■ BAGIAN DOKUMEN:
Bulan Ramadan memang penuh berkah. Banyak orang yang mengais pahala, banyak pula yang mengais harta. Yups, entah kenapa di bulan Ramadan semakin banyak orang yang berdagang. Dan laris manis pula.
Penjual yang jamak muncul di bulan puasa adalah penjual hidangan berbuka. Setiap titik-titik strategis tidak luput dari kehadiran mereka. Bahkan, ada yang menjualnya di teras rumah saja.
Sayangnya, penjual hidangan yang berdagang di pusat keramaian biasanya tidak terkoordinasikan. Alhasil, jalanan diblokade sebagian untuk kepentingan transaksi dagangan. Bila jalan itu hanya jalan pemukiman sih tidak apa-apa, tetapi kalau jalan raya?
Perlu kedewasaan dan rasa saling menghargai yang tinngi memang supaya ketertiban tetap terjaga. Paling tidak, keberadaaan pedagang bisa ditata. Lebih baik lagi bila dilokalisasi (bukan yang itu maksudnya, paham!) ke luar bidang jalan raya. Para penjual bisa menata lapaknya masuk di gang, bukan di jalan utama. Parkir kendaraan pembeli pun bisa dikondisikan di halaman rumah warga.
Kalau di kota-kota kecil, para penjual dadakan ini tidak menjadi sebuah masalah. Volume lalu lintas belum tinggi. Bahkan, keberadaan mereka bisa menciptakan pusat keramaian yang menarik bagi warga. Agak terbalik ya, penjual yang menghadirkan pembeli. Tapi, memang begitulah adanya. Mungkin karena daerah itu cenderung sepi.
Di daerah rumah saya dulu pun seperti itu. Saat bulan puasa, sebuah jalan yang memang sepi diputuskan untuk ditutup. Jalan itu memang jarang dilalui, karena rumah-rumah yang ada dibangun tidak menghadap ke jalan itu. Penutupan jalan biasanya dilakukan setelah asar.
Penjual kemudian mulai menyusun lapaknya di jalan yang ditutup itu. Pukul 16 biasaya sudah banyak barang dagangan terhampar. Dari minuman sederhana berisi teh manis dan sirup saja sampai hidangan rumit dengan beragam campuran. Dan yang selalu ada..., menu gorengan.

■ TUGAS ANDA: Lanjutkan tulisan di atas tentang penjual hidangan berbuka di bulan Ramadan, mulai dari kalimat sesudah kalimat terakhirnya.

■ KUMPULAN DATA:
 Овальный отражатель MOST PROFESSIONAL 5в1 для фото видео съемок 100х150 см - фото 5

...

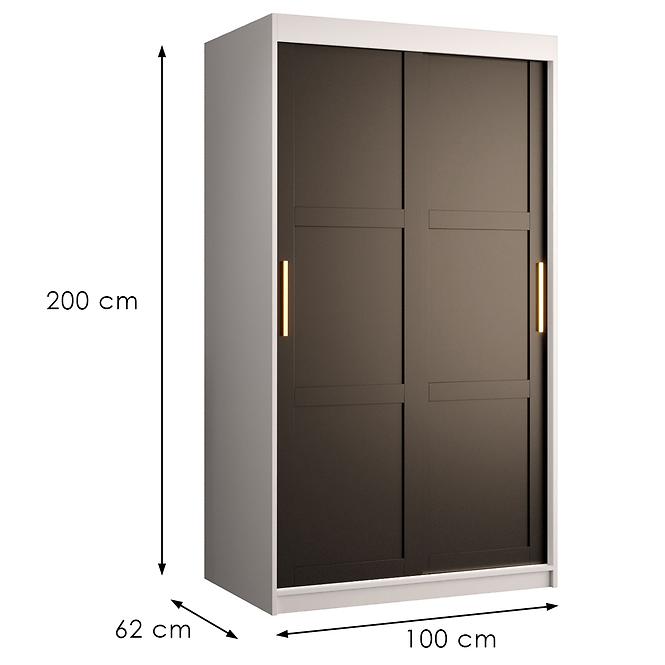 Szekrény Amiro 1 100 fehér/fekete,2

■ HASIL LATIHAN INI:
Saat mendekati magrib, pembeli semakin ramai berdatangan. Tunjuk, bungkus, bayar. Ramai sekali. Sudah tidak bisa dilayani satu per satu pokoknya. Jalan untuk pindah ke lapak sebelah saja susah.
Pembeli yang frustrasi dan malas biasanya membeli makanan yang paling mudah dijangkau. Ada pula tipe pembeli gigih yang berkeliling ke semua lapak demi menemukan hidangan yang memuaskan hasrat.
Para pembeli itu bukan hanya dari warga sekitar, sebagaimana penjual. Warga-warga yang berbeda blok bahkan kompleks perumahan juga hadir dan berbelanja. Jadilah tempat itu sebagai pusat keramaian baru.
Pembeli rela datang dari jauh karena menurut mereka lebih mudah membeli jajanan daripada membuatnya sendiri. Tidak perlu repot dan bisa sekalian menghabiskan waktu. Itung-itungngabuburit.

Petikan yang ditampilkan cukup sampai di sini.